The winners are also obvious: the health staff of course, but also African and international experts who will build their careers on PBF: PBF has indeed also become an enormous market of expertise recently (and we are particularly pleased that this time it’s the Southern experts who are in charge).
6th source of disagreement: the sociology of the field of international health
Linked to the fifth cause of disagreement is a sixth element: there exists a certain sociology of international health. There are exceptions, of course, but I’ve found, by and large, that the PBF opponents often come from a population of older experts, Europeans mostly. I do not believe that one generation can be smarter than the previous one. I believe instead that in international health we all formulate hypotheses (as mentioned under point 4), based on values (point 3), analytical frameworks (point 2) and experience (point 1), marked by a certain era, one in which our professional commitment began. It is obvious, for example, that if you could build local health systems in the 80s without needing PBF, you know that PBF is not indispensable and you thus hope that your conceptual and operational toolbox has lost nothing of its relevance. Maybe you also developed a certain affection for your solutions over the years. Conversely, if you subscribe to the contemporary ‘results culture’ (see the MDGs), the solutions of the past definitely seem to require a thorough revision. My main recommendation is to go beyond the caricature and try to talk with each other. By way of example, I hope that at the upcoming conference on health districts, PBF experiences will be presented. A synthesis is possible.
7th source of disagreement: our “all too human” flaws
Maybe I don’t need to mention this last reason, but there is a seventh source of disagreement: the human factor. Many people involved in this debate, as proponents or adversaries, are not always consistent with themselves, we have noticed. For example, some people are critical of PBF, but try to “do PBF” at an operational level themselves. I have also encountered at least one stubborn (pro-PBF) expert, who refused all cooperation with other PBF-minded actors. I have also sometimes observed a certain amount of ‘bad faith’ on both sides. As a PBF advocate, I have to say I don’t feel comfortable when I hear a too rosy vision of PBF, when people hide failures or when rhetoric doesn’t match reality. I’ve also seen some awkward communication by PBF proponents which sometimes radicalized the opposition of certain strategic actors with whom an alliance needed to be set up. In short, just like in every human activity, we will not avoid the clashing of egos in the PBF debate, occasionally. I don’t have much else to offer here than pleading for a real dialogue, mutual respect and introspection.
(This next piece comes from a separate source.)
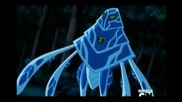 Бен 10 Ултра Извънземен: Трансформация във Водна Мълния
The PBF debate is crucial for the future of health systems in Africa in particular. We have crossed the Rubicon: the strategy is now present in almost all African countries. We thus encourage all PBF stakeholders and actors to focus on constructive contributions in order to ensure that these reforms are well done, and/or quickly amended if necessary.
The strategy can be improved and will continue to evolve: a health system should be seen in a dynamic way, and institutional arrangements which structure health systems should be revised when disadvantages outweigh benefits.
So we urge both critics and supporters of PBF to engage in a constructive discussion. This will ultimately benefit the population we have in mind.